La nature morte a longtemps été regardée comme une variété inférieure de peinture : à l'époque de ce tableau, on lui accordait moins de valeur qu'au portrait, qui lui même en avait bien moins que le tableau à sujet historique, à plus forte raison religieux.
C'est pourtant un véritable tour-de-force que de représenter le bois vernis, le cuir lisse, la limpidité du cristal, la verdeur d'un vin.
C'en est un autre que de faire interminablement parler les interprètes avec quelques objets posés à l'angle d'une table ; pour certains d'entre eux le sujet du tableau ci-dessus est évidemment religieux (le pain et le vin de la Cène, les trois fleurs pour la Trinité, ainsi de suite) tandis que pour d'autres il parle assez innocemment de la jeunesse, du plaisir et de la vie.
Ce n'est pas grave, qu'ils ne soient pas d'accord entre eux : je me répète, ça tue le temps, et de façon parfaitement inoffensive. Il faut prendre ça comme un jeu très sérieux.
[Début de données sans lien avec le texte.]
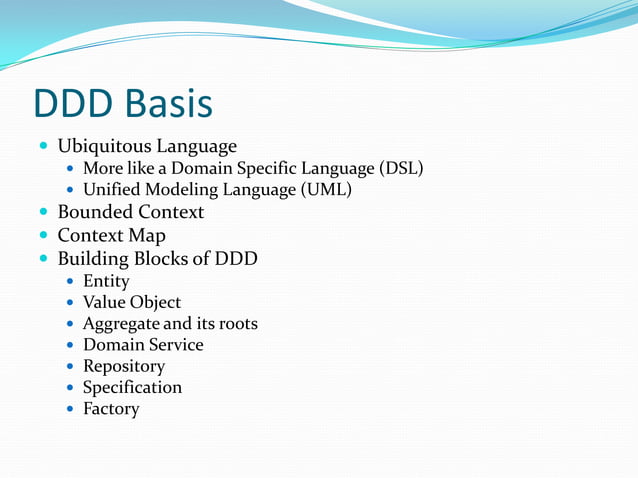 DDD Basis

- Ubiquitous Language
  - More like a Domain Specific Language (DSL)
  - Unified Modeling Language (UML)
- Bounded Context
- Context Map
- Building Blocks of DDD
  - Entity
  - Value Object
  - Aggregate and its roots
  - Domain Service
  - Repository
  - Specification
  - Factory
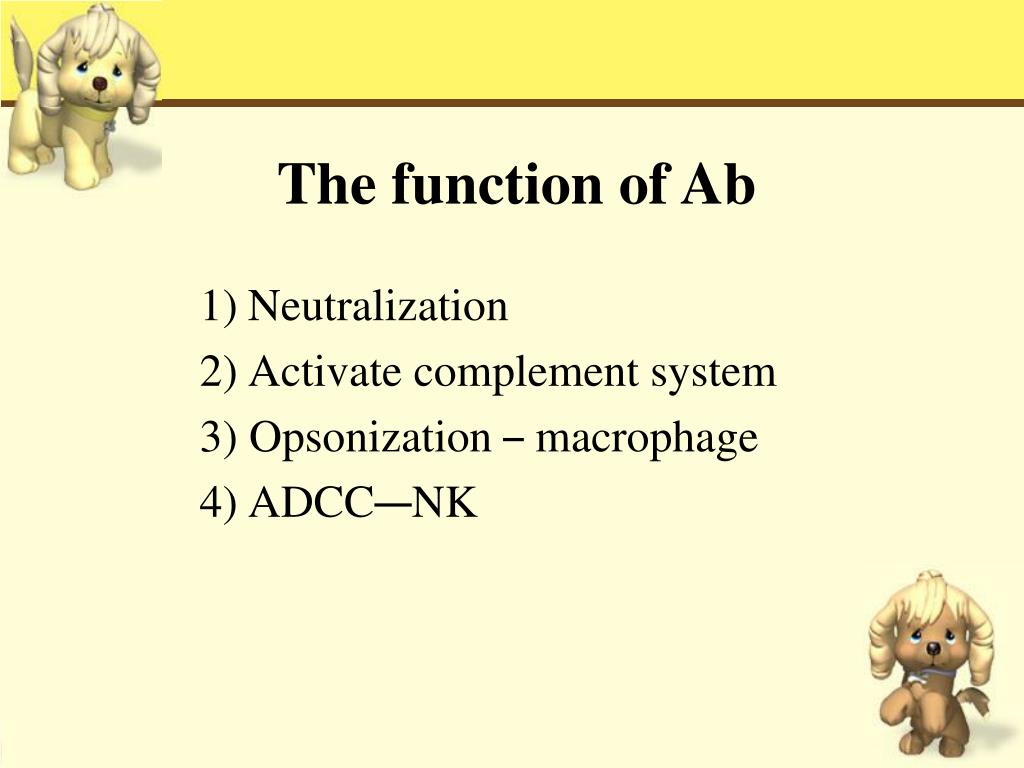 The function of Ab

1) Neutralization
2) Activate complement system
3) Opsonization – macrophage
4) ADCC—NK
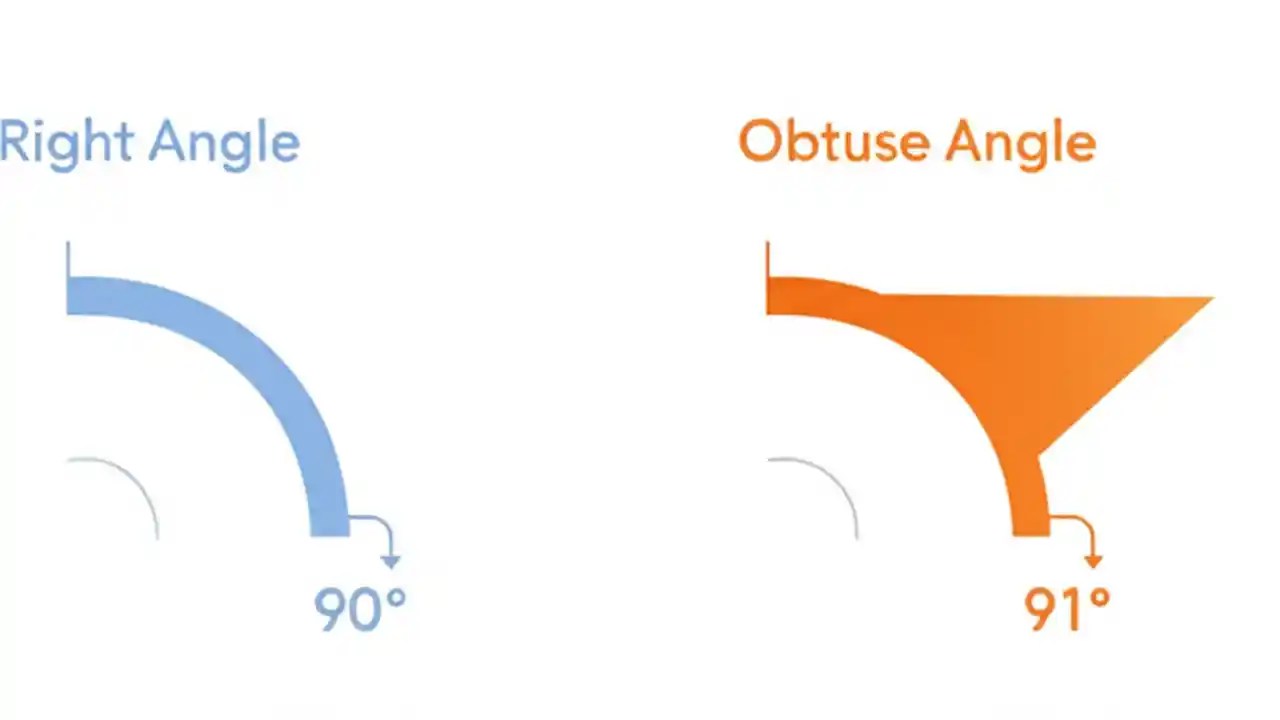 Right Angle

90°

Obtuse Angle

91°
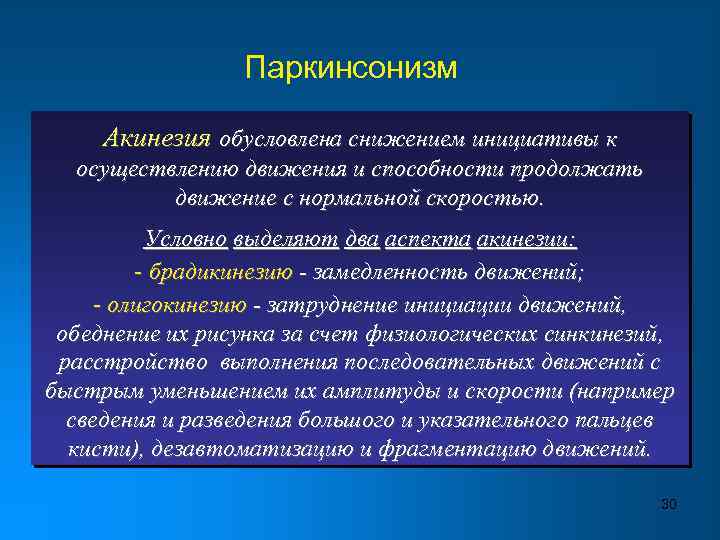 Паркинсонизм

Акинезия обусловлена снижением инициативы к осуществлению движения и способности продолжать движение с нормальной скоростью.

Условно выделяют два аспекта акинезии:
- брадикинезию - замедленность движений;
- олигокинезию - затруднение инициации движений, обеднение их рисунка за счет физиологических синкинезий, расстройство выполнения последовательных движений с быстрым уменьшением их амплитуды и скорости (например сведения и разведения большого и указательного пальцев кисти), дезавтоматизацию и фрагментацию движений.

30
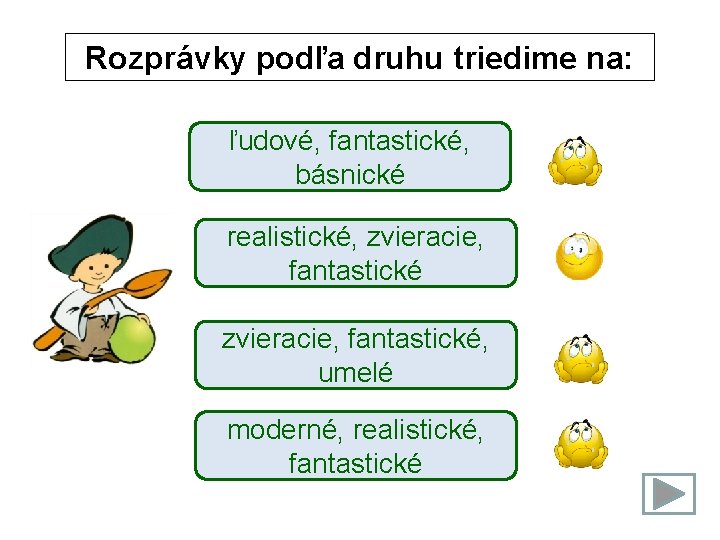 Rozprávky podľa druhu triedime na:

ľudové, fantastické, básnické

realistické, zvieracie, fantastické

zvieracie, fantastické, umelé

moderné, realistické, fantastické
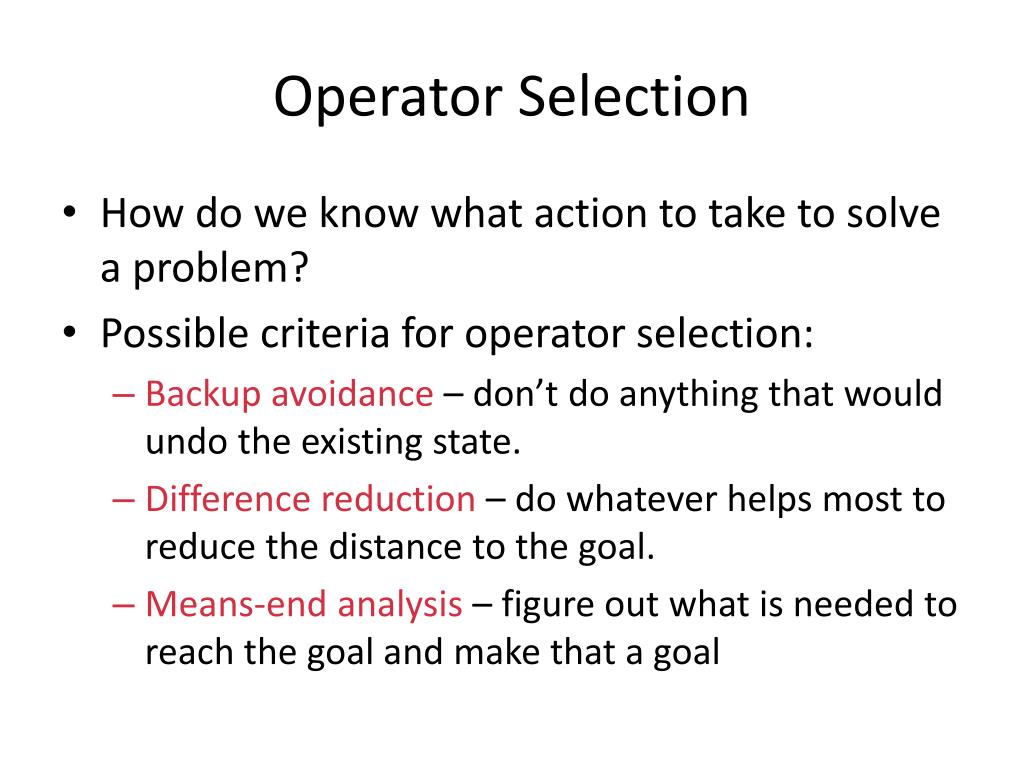 Operator Selection

• How do we know what action to take to solve a problem?
• Possible criteria for operator selection:
– Backup avoidance – don’t do anything that would undo the existing state.
– Difference reduction – do whatever helps most to reduce the distance to the goal.
– Means-end analysis – figure out what is needed to reach the goal and make that a goal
Le tableau ci-dessous, en revanche, ne semble pas poser les mêmes problèmes d'interprétation.
Quelle idée, non ?
Qu'est-ce qui lui a pris, à Goya, d'aller nous mettre sous le nez quelque chose d'aussi laid, quelque chose qu'en tout cas on aurait préféré ne pas voir - et pourquoi le peindre si affreusement, à traits grossiers, avec une palette aussi pauvre et aussi lugubre ?
Pour un esprit troublé, pour un artiste en temps de guerre, il n'y a pas à chercher bien loin.
C'est un sujet à la fois horrible et quelconque, comme le sont les choses qu'on voit quand la guerre fait rage autour de soi.
Toute l'intensité de la vie, toute sa complexité, tiennent à l'aise sur un coin de table ou de billot.